# périphérique USB consomme trop d'énergie



## sarahgozzi (7 Décembre 2012)

bonjour,
je cherche à comprendre ce message de mon imac lorsque j'ai essayé de brancher un câble pour charger mon iphone, le message disait cela:
comme un périphérique usb consommait trop d'énergie de votre ordinateur, un ou plusieurs périphériques usb ont été désactivés!
ok sauf que j'ai tout enlevé et là surprise, le message revient...
le souci vient-il du câble, de l'ordinateur ou d'autre chose???
le technicien apple au téléphone a été incapable de résoudre le souci.
merci de votre aide.
sarah


----------



## r e m y (7 Décembre 2012)

Ca vient du fait que la pirse usb que tu as choisie pour brancher ton iPhone ne délivre pas sufisament de puissance électrique pour recharger cet iPhone (prise du clavier filaire par exemple)

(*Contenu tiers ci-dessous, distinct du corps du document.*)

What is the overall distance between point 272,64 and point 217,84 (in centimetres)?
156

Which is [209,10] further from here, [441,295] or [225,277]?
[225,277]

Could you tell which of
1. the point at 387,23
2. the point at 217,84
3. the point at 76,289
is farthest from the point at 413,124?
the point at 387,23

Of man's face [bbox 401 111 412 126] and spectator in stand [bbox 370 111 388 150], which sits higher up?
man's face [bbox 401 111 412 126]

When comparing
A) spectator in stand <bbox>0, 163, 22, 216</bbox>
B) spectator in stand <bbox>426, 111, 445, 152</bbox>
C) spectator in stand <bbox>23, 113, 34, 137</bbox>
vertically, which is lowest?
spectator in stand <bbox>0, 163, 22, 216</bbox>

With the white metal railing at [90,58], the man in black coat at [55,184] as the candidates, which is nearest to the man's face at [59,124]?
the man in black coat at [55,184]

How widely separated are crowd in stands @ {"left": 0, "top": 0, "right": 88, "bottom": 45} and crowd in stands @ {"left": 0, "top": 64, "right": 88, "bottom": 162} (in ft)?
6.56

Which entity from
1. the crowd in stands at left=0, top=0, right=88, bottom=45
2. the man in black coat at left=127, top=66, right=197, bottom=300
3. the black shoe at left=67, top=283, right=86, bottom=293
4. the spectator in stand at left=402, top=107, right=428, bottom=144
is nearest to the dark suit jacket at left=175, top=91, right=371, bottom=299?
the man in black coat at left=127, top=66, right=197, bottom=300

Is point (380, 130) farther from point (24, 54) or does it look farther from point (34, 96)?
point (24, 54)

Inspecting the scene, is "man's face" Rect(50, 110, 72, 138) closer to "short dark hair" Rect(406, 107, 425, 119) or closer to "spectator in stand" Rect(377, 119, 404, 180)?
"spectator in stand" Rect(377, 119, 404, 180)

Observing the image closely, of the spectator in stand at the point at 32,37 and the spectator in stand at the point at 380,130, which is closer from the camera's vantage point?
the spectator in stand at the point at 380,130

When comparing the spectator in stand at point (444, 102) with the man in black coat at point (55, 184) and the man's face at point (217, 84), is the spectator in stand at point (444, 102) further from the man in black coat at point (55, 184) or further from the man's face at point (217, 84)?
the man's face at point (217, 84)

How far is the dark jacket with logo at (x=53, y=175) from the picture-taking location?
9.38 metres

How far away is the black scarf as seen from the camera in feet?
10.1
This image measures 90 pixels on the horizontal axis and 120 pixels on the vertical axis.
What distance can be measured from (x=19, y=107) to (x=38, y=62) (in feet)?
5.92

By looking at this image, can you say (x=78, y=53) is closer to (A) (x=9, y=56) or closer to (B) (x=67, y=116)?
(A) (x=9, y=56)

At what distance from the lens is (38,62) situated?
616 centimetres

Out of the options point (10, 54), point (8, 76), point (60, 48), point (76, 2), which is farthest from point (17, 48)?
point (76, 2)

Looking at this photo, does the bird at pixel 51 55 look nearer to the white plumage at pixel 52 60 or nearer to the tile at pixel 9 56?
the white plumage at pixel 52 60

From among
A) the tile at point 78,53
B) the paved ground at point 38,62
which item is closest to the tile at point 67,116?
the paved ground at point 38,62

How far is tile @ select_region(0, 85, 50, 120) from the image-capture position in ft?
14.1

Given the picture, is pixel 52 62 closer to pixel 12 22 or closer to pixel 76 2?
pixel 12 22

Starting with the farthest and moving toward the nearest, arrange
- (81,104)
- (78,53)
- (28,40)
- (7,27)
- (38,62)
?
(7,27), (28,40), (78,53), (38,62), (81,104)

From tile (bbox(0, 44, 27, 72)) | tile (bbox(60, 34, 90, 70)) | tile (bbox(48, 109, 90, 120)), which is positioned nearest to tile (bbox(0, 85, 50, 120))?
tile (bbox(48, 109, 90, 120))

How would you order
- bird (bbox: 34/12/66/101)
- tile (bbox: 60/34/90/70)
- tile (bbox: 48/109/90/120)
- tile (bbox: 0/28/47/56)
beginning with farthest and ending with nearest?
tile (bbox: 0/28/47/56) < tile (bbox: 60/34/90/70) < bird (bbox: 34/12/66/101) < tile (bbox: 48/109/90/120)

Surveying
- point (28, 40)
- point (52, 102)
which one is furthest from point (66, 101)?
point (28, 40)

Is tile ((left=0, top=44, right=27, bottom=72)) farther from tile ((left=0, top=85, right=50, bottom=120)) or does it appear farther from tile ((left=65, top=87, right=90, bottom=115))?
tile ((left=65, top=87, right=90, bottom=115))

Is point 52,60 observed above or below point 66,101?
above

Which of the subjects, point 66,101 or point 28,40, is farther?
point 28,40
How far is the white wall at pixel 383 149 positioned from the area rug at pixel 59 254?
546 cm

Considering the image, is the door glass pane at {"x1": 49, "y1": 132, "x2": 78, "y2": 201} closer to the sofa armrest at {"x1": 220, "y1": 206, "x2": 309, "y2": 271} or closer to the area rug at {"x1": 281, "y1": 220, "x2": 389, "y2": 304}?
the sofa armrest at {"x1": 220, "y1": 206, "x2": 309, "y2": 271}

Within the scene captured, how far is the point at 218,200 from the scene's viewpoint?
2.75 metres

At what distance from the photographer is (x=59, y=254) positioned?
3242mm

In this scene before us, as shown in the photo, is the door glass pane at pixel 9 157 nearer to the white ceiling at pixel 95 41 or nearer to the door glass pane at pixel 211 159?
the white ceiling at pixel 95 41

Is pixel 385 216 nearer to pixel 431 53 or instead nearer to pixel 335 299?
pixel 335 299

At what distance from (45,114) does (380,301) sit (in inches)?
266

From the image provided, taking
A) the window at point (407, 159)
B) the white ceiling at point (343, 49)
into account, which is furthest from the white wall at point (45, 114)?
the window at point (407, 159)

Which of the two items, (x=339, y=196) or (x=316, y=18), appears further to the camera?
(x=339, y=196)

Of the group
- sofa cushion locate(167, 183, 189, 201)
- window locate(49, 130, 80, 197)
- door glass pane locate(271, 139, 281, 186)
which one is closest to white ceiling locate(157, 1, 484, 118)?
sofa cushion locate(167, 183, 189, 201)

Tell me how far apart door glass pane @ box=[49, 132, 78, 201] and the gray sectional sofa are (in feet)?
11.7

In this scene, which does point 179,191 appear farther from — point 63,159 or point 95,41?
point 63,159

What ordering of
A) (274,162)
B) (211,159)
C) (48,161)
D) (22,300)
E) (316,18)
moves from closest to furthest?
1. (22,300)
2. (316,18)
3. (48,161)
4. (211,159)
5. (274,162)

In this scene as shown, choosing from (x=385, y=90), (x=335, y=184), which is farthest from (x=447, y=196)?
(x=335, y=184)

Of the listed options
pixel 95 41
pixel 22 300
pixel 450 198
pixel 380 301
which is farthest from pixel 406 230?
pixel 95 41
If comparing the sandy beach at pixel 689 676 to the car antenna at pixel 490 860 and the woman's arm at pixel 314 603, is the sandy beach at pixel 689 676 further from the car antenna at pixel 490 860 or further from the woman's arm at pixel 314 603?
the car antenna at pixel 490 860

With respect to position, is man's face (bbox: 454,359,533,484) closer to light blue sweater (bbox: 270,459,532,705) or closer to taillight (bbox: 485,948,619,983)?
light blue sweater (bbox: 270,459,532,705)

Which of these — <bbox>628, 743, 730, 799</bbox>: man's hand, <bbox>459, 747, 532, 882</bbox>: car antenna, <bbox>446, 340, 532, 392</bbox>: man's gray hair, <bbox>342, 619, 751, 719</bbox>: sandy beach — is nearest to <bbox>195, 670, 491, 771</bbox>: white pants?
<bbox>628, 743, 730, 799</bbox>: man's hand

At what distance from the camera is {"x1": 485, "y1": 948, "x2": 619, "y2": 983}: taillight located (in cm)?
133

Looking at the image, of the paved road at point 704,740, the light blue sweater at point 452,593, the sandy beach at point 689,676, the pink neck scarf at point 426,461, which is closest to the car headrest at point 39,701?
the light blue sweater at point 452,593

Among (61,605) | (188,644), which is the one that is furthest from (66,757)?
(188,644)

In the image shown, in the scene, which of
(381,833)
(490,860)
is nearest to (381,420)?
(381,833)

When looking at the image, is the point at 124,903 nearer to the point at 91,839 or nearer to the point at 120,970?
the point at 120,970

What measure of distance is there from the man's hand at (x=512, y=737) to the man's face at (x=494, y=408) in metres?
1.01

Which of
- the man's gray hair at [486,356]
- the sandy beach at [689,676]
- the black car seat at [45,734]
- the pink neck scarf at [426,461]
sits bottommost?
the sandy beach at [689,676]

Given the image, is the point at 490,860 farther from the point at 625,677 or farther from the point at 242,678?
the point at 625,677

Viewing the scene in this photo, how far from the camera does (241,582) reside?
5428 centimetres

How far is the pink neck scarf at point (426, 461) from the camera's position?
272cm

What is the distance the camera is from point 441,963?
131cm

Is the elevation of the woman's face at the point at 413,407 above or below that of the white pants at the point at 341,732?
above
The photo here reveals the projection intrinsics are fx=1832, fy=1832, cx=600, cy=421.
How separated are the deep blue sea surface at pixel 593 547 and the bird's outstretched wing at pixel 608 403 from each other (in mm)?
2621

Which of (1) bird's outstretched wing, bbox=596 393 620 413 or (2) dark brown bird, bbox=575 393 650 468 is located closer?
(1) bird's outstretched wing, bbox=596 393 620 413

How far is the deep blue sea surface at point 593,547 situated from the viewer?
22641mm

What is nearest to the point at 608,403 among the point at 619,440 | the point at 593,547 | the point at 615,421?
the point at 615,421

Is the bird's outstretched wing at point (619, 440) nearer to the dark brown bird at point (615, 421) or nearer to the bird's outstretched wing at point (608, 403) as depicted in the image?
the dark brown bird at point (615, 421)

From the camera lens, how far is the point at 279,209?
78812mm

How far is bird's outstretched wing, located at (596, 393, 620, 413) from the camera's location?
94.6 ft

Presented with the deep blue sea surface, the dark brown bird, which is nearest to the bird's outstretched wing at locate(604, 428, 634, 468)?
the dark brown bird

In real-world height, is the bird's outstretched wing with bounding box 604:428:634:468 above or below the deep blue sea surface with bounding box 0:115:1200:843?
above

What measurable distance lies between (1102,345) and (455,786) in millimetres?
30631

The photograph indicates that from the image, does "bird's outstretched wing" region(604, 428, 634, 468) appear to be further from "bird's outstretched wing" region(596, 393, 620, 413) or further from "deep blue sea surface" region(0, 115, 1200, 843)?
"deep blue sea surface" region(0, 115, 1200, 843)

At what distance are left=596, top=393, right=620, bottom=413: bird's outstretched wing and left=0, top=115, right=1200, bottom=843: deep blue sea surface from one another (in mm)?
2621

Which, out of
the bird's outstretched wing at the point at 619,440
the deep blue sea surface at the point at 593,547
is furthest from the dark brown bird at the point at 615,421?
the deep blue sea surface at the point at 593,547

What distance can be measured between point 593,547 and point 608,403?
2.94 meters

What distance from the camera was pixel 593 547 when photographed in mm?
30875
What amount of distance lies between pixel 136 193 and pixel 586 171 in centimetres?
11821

Change de prise usb (prends en une au dos de l'iMac, si c'est un iMac)


----------



## sarahgozzi (7 Décembre 2012)

merci pour ta réponse mais oui c'est un imac et j'ai déjà essayé toutes les prises...
as-tu une autre solution, les prises fonctionnent avec les autres appareils pourtant.
merci beaucoup.

---------- Nouveau message ajouté à 13h56 ---------- Le message précédent a été envoyé à 13h52 ----------

ce que j'ai oublié de dire, c'est que le chargement de cet iphone a déjà fonctionné sur l'ordinateur en question.
j'imagine qu'il existe une manipulation à faire dans l'ordinateur, non?
merci d'avance pour la réponse.
sarah


----------



## Pascal 77 (7 Décembre 2012)

sarahgozzi a dit:


> j'imagine qu'il existe une manipulation à faire dans l'ordinateur, non?



Ré-initialisation du SMC ! (les machines de bureau sont plus bas dans la page).


----------